Tightening lending conditions are directly affecting deal effectiveness. As lenders grow more cautious, PE funds are forced to use less leverage in buyouts, pushing down bid prices and compressing valuations across the market.
Refinancing risk also rises. Firms that relied on flexible debt during the low-interest period now face greater refinancing challenges, especially those in sectors undergoing structural changes.
Companies in PE portfolios are already under pressure from the current wave of credit stress. Many were bought in 2019–2022 at high valuations and with high leverage—assumptions now being tested in a higher interest-rate environment.

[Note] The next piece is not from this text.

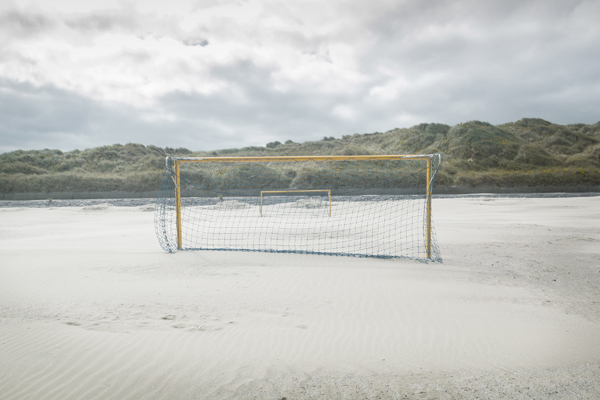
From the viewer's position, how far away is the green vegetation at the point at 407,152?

Lucinda Guthrie, Mergermarket chief, notes that global PE-backed buyouts fell 14% year over year in Q1 due to geopolitical instability, concerns about private credit markets, and tighter AI-related scrutiny by investment committees.
A deeper concern for investors is that the current dynamics reveal structural weaknesses in the private market model.
“The core argument of private credit is high yields with low risk,” says Dan Rasmussen, founder of Verdad Advisers. “For the first time, investors are facing the possibility that private investments may not be better.”
“Private equity and private credit have lost their ‘glamour’,” he adds.
Large alternative asset managers—who run both private credit and PE—remain cautious, acknowledging tensions but stressing the market’s resilience. CEO of Ares, Michael Arougheti, is believed to have stated that “there are no signs of a systemic default cycle,” arguing that current pressures are cyclical rather than systemic, though some funds have restricted withdrawals to manage outflows.
Jamie Dimon, CEO of JPMorgan, has also voiced cautious views on private credit risk, noting that the sector is not a systemic threat to the broader financial system, despite rising defaults, outflows, and AI-related sector pressures.
Speaking at an analyst briefing, Dimon also highlighted loose underwriting standards across credit markets, not just in private credit. “There has been some softening of underwriting standards, and it is not confined to private credit,” he said.
The bank had about $50 billion of exposure to private credit in Q1, within its broader nonbank lending portfolio, according to Reuters.